Flash is not the web

Many, many, many people have written about Apple excluding Flash from iOS and Adobe’s spin that Flash is ‘part of the web’ iOS users are being deprived of. The following note from my friend Kevin and a spate of Flash-induced browser crashes has me me itching to chime in:

I like to listen to internet radio streams when I work; stuff from grooveradio.com
has long been a favorite productivity boost for me, like caffeine for the ears.
More recently, thanks to Eric Konieczko, I’ve come to appreciate the more varietal
offerings from ibizasonica.com, but its flash-plugin player excessively and
consistently loads down my CPU: 50-70%! Not so productive, right? The choice of
browser is not a factor; Flash is a pig!

In contrast, I can use VLC on the source stream (http://stream2.wft.es:1025/) and
run at a cool 6% CPU, which could be even lower if videolan’s VLC package for Mac
included the cvlc binary (dispenses with the GUI). If you have any experience
compiling VLC and could share any helpful tips, please do; I’d appreciate it very

If you have any ideas for Kevin, I’d be interested too and would welcome comments.

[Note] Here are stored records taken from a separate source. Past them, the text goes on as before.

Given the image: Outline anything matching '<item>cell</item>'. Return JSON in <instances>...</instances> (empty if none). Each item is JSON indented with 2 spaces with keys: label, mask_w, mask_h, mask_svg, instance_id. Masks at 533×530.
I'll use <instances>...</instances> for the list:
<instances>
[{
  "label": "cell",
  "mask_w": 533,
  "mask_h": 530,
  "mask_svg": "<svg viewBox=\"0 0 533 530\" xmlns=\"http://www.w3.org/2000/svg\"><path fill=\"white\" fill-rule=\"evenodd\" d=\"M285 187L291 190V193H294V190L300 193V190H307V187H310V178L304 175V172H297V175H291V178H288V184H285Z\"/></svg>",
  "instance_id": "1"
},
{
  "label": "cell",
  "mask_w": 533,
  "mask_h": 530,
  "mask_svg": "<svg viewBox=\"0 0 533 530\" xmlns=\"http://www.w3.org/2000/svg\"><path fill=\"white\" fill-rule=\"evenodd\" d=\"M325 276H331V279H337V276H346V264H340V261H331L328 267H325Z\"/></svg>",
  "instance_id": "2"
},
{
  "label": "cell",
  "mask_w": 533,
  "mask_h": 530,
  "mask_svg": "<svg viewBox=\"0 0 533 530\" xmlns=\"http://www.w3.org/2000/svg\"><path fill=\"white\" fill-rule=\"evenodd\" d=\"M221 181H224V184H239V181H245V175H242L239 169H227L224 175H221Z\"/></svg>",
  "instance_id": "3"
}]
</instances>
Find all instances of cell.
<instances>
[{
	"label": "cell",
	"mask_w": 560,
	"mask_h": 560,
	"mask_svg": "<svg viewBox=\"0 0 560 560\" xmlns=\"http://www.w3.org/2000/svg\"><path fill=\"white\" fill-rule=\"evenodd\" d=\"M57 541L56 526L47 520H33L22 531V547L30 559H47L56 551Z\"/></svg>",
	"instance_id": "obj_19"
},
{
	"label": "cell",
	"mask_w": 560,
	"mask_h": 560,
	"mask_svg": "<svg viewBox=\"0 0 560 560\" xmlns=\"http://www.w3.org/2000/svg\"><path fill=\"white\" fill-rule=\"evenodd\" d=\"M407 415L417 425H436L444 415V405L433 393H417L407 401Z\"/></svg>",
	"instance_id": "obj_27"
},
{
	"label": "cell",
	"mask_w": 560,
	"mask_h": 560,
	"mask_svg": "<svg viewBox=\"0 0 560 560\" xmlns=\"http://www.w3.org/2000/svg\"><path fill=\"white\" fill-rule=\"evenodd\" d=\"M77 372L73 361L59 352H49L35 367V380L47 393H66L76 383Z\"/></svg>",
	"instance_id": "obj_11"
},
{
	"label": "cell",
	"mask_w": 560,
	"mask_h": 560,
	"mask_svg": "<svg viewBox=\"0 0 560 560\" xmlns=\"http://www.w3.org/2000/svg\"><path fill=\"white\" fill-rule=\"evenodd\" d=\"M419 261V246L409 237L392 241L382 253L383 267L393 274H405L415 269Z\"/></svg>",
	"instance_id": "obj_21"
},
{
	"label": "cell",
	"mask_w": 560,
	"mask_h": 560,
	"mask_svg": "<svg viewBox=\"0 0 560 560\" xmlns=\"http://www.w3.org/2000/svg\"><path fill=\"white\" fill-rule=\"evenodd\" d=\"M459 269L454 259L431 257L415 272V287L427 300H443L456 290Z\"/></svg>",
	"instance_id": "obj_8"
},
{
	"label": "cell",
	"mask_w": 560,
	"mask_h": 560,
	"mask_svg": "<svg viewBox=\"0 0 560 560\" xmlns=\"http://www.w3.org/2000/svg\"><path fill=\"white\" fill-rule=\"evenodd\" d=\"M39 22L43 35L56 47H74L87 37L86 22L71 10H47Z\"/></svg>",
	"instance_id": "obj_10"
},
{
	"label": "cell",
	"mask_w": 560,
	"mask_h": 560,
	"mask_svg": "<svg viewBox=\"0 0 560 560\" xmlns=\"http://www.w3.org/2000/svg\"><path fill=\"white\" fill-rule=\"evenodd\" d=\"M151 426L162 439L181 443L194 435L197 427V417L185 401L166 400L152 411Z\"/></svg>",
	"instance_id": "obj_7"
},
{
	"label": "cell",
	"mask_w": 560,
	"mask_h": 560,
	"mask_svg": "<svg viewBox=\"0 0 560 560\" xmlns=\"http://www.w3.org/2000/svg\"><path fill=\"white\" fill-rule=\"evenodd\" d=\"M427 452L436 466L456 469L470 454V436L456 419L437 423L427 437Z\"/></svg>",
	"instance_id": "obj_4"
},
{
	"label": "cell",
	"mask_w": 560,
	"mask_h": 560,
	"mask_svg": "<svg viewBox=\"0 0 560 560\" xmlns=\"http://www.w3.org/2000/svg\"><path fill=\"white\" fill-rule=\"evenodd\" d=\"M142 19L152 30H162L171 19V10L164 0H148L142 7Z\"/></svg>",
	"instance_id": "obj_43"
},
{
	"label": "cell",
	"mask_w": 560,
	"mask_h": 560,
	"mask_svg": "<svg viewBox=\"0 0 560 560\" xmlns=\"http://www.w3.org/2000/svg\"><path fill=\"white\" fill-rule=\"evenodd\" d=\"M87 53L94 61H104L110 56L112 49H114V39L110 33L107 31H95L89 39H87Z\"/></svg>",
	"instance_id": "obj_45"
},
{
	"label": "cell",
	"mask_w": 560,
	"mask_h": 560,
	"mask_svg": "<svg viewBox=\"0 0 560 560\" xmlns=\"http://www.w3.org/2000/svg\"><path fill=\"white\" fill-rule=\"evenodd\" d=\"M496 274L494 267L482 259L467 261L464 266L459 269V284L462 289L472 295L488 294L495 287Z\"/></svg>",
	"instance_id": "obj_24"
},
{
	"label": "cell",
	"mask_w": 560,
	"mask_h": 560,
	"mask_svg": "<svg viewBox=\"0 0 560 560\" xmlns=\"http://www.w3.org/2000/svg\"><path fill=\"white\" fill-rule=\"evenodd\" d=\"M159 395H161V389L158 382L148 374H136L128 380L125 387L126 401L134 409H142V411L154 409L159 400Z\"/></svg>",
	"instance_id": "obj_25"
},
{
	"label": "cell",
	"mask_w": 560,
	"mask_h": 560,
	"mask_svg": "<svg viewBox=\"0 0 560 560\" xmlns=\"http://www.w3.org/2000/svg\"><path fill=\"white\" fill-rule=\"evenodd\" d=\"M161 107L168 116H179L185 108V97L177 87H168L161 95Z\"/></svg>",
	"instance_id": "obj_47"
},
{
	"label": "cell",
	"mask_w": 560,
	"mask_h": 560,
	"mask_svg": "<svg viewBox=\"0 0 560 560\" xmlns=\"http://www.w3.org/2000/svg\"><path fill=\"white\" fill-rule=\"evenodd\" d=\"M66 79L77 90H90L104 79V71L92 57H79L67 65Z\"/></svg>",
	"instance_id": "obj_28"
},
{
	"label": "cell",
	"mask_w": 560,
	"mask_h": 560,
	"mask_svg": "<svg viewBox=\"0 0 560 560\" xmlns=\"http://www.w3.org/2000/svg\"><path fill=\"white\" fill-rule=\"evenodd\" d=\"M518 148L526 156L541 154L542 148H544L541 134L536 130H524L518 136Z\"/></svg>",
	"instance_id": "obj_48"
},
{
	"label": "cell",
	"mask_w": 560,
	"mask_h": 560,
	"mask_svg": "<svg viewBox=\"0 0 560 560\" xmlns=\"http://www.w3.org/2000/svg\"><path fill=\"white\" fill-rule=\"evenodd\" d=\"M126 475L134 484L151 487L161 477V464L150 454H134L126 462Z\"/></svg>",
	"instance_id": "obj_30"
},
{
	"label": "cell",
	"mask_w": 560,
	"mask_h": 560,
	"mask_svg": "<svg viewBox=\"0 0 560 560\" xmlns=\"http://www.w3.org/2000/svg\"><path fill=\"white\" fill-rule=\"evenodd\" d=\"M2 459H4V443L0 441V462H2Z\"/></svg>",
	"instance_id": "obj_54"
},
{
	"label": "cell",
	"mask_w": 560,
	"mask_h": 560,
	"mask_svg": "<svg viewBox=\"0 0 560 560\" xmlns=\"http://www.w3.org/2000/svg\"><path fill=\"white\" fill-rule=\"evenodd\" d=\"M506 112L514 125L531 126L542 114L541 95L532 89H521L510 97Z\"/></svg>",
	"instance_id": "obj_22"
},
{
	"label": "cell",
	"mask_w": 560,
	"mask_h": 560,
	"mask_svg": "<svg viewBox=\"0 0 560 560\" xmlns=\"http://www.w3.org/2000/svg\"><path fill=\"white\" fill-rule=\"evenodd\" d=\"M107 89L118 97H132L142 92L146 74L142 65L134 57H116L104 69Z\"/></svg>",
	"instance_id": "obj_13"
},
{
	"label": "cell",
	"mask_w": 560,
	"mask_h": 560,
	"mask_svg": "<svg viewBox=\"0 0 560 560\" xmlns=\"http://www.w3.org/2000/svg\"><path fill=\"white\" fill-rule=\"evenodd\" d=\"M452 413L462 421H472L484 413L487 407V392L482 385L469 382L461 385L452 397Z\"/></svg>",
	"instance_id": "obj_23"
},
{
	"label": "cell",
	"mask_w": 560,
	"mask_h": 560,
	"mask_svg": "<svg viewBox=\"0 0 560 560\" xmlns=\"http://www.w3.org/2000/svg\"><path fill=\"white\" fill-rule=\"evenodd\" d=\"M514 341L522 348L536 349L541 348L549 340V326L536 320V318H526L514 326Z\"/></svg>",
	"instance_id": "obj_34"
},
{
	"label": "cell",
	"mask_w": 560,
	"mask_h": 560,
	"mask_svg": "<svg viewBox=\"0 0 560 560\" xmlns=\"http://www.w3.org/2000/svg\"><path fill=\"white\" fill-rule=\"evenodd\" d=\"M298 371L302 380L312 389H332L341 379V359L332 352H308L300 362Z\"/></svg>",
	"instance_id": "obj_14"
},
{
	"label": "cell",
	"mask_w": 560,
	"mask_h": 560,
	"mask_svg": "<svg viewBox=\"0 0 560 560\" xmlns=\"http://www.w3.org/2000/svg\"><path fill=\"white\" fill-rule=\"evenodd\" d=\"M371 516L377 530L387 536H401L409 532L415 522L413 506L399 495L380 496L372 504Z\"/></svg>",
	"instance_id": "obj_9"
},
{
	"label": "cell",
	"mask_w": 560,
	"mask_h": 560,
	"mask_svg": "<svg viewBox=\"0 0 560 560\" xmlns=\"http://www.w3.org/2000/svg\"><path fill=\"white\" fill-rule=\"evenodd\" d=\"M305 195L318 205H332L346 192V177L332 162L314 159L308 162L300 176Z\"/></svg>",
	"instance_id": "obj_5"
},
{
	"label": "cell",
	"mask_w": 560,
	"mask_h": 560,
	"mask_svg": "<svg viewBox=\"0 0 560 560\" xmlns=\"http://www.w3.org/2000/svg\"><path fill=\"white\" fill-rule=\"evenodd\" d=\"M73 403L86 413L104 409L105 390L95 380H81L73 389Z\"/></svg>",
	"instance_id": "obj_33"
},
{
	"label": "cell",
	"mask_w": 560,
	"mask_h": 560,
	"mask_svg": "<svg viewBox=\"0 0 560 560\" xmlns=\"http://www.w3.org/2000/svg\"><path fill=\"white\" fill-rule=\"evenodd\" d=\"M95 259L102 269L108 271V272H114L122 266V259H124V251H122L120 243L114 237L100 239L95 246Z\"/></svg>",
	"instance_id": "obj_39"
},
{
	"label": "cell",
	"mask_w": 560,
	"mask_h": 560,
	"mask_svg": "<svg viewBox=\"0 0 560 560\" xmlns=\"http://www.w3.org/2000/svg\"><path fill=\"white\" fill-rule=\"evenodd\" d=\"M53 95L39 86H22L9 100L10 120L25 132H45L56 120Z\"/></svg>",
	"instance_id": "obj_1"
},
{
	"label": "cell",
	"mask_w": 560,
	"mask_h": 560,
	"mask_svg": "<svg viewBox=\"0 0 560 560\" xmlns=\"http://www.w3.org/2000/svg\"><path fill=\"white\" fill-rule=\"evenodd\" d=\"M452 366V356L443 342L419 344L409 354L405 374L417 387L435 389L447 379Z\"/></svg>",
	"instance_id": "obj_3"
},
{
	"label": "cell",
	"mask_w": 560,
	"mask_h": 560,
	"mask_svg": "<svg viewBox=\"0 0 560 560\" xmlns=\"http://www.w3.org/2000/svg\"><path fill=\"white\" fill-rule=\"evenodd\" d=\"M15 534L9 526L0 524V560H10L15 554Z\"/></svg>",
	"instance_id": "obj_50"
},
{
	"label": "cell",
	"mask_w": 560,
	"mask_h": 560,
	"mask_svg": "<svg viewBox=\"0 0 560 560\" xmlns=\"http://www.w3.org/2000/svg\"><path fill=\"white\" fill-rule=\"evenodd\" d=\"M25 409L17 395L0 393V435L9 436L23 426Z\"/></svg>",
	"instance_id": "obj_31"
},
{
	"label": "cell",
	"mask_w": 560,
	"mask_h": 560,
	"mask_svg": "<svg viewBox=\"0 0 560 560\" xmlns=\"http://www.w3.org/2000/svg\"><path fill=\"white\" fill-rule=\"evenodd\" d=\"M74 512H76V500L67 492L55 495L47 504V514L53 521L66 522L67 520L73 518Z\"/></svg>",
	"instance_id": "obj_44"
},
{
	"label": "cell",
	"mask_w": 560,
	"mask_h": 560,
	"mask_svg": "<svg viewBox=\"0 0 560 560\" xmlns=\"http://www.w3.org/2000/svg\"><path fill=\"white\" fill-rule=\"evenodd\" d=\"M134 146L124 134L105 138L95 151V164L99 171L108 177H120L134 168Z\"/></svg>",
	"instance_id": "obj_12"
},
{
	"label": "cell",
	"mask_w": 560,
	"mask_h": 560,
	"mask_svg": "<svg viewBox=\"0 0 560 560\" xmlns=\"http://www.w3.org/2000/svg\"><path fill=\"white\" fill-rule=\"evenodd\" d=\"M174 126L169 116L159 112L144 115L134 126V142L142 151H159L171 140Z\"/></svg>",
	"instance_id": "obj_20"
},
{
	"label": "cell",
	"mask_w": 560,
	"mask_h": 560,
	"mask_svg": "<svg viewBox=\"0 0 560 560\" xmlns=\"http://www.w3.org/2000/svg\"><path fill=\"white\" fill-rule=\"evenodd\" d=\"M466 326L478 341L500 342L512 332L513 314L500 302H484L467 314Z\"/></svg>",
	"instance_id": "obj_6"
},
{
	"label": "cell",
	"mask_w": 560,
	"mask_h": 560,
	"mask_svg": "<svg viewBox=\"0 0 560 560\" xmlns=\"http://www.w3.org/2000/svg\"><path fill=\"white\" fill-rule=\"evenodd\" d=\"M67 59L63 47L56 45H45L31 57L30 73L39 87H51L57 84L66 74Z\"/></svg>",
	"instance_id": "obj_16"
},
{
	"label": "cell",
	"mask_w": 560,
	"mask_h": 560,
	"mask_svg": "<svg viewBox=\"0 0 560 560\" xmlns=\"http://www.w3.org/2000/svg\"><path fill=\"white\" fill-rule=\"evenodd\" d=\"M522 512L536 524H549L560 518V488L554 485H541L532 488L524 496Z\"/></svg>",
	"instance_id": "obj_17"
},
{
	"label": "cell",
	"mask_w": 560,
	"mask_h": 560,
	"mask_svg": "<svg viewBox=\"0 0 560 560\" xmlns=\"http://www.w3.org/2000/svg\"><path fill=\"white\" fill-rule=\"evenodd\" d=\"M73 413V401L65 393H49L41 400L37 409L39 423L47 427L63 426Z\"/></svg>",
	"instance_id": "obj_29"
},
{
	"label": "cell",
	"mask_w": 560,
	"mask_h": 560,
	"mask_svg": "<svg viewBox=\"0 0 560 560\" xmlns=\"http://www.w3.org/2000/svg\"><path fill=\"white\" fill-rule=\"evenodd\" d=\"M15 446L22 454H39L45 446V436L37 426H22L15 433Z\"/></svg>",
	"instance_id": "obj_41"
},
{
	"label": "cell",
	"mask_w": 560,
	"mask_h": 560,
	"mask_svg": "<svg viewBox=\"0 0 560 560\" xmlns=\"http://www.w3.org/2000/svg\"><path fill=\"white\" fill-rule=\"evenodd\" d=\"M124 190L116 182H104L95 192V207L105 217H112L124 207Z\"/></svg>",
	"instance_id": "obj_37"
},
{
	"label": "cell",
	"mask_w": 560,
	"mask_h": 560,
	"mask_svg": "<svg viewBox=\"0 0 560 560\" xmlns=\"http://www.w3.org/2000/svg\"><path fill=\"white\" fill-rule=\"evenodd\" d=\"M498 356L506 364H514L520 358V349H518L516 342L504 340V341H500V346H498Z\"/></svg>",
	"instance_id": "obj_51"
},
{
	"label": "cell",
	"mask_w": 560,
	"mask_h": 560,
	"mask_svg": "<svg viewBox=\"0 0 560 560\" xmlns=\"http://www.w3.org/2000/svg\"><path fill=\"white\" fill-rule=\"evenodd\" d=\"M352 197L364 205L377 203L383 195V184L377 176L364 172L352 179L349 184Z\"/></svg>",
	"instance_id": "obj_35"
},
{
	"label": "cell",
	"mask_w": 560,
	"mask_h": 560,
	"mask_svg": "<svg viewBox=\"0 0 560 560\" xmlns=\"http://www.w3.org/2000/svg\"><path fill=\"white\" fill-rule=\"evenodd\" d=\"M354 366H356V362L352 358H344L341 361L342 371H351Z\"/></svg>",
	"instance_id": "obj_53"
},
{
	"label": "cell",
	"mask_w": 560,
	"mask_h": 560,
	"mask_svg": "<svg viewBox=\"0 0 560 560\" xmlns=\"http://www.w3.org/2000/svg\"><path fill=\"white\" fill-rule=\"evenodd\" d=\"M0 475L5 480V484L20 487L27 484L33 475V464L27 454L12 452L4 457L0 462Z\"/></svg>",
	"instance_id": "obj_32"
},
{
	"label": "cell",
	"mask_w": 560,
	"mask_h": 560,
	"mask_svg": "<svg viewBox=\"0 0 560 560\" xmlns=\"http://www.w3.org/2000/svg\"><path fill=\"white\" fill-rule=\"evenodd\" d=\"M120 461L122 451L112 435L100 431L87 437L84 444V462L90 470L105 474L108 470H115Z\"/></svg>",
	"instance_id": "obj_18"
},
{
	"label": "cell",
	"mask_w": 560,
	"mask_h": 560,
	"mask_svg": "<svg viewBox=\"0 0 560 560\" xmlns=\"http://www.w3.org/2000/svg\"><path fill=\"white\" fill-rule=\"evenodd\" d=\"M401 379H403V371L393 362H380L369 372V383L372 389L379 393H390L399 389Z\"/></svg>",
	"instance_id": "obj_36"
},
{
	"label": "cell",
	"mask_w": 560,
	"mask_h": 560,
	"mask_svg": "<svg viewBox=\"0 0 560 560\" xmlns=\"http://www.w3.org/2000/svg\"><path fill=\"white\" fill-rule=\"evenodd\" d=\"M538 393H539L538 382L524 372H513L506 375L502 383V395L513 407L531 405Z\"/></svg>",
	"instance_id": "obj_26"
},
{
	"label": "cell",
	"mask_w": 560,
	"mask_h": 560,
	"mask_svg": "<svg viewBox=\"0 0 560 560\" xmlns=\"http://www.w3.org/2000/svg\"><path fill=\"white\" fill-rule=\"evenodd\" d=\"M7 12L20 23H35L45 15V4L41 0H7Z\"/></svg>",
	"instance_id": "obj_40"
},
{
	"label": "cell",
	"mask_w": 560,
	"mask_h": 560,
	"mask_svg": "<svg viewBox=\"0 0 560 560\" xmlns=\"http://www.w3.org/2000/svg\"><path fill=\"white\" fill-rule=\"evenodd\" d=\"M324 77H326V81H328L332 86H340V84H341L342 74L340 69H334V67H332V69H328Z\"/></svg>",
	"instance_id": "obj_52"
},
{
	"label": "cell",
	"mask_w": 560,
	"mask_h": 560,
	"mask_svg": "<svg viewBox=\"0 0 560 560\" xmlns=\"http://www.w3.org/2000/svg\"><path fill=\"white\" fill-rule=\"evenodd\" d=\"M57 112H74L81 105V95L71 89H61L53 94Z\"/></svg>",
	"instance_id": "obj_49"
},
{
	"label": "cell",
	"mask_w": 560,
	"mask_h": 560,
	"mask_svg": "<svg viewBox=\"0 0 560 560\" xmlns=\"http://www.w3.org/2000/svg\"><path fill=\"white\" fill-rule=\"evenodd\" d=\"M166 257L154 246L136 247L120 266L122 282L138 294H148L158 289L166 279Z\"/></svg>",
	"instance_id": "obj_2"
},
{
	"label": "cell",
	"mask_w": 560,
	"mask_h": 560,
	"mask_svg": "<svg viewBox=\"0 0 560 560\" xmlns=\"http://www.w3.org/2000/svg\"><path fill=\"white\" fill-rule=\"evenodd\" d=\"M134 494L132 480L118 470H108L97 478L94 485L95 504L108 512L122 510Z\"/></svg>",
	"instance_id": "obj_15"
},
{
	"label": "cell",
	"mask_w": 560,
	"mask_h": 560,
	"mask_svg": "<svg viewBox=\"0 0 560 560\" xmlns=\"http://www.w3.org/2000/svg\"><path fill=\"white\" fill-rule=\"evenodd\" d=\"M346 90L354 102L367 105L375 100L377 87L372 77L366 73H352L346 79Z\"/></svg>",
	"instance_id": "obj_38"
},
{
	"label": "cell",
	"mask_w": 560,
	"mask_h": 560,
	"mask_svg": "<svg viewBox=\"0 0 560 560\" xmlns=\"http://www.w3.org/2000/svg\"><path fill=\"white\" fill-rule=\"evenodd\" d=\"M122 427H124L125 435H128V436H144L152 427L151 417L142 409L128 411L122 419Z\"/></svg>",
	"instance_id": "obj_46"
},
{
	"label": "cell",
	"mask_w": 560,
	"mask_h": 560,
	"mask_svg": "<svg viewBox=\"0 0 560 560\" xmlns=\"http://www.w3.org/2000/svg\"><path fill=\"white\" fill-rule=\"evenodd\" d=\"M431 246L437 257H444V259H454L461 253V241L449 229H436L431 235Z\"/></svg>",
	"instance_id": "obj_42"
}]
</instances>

But it gets to the core point. Flash has enormous unique value. It’s very good for this kind of thing. (As an aside QuickTime used to be too but that’s a story for another day) and for this kind of thing.

What it’s not good for is how Adobe’s marketing has encouraged it to be used:

  • As a way for a good visual designer to do sexy site navigation without learning to write code. If you want sexy and your coding talents aren’t able to execute your vision in HTML/CSS/Javascript, hire somebody who can. I know lots of talented people. Need help? Let me know.
  • As a way to inflict, and note that I said inflict and not offer, an introductory splash page for your web site. Splash pages are for people who can’t organize their thoughts well enough to design and execute an inviting and easy to understand home page. Splash pages are a way to try (and fail) to force your users to pause and absorb your message as you hold them hostage before you give them what they came for. If you give them what they came for, you can make money off them.  Be nice.  If you find you can’t explain your site or offering well enough without imposing a linear experience as an introduction, that’s fine. It’s very hard. Get help. I can find you great people.
  • As the only way you offer video and audio. There are multiple standards some supported on a particular computing platform (Windows Media and mp4 on  Windows and  MacOS/iOS  respectively). If you want a reliable experience, offer platform native formats.
  • As a way to inflict (see above regards offer vs inflict) your advertising message in front of content.

Flash is not part of the web. Flash is a media type. The web is the interconnectedness of documents, html documents. If you can’t recognize that essential truth and then, from there, add styling, elegant and engaging navigation and, as needed, images, audio and video on top of that to benefit your users, you’re not making websites you’re limiting yourself and and your success.

Adobe, if you can’t sell Flash for the things it’s actually very, very good for, don’t keep trying to dupe people into misusing it in order to sell more. You, Adobe, make wonderful tools in Photoshop, Illustrator, After Effects et al, get rich making those wonderful tools and stop trying to hammer home a doomed agenda.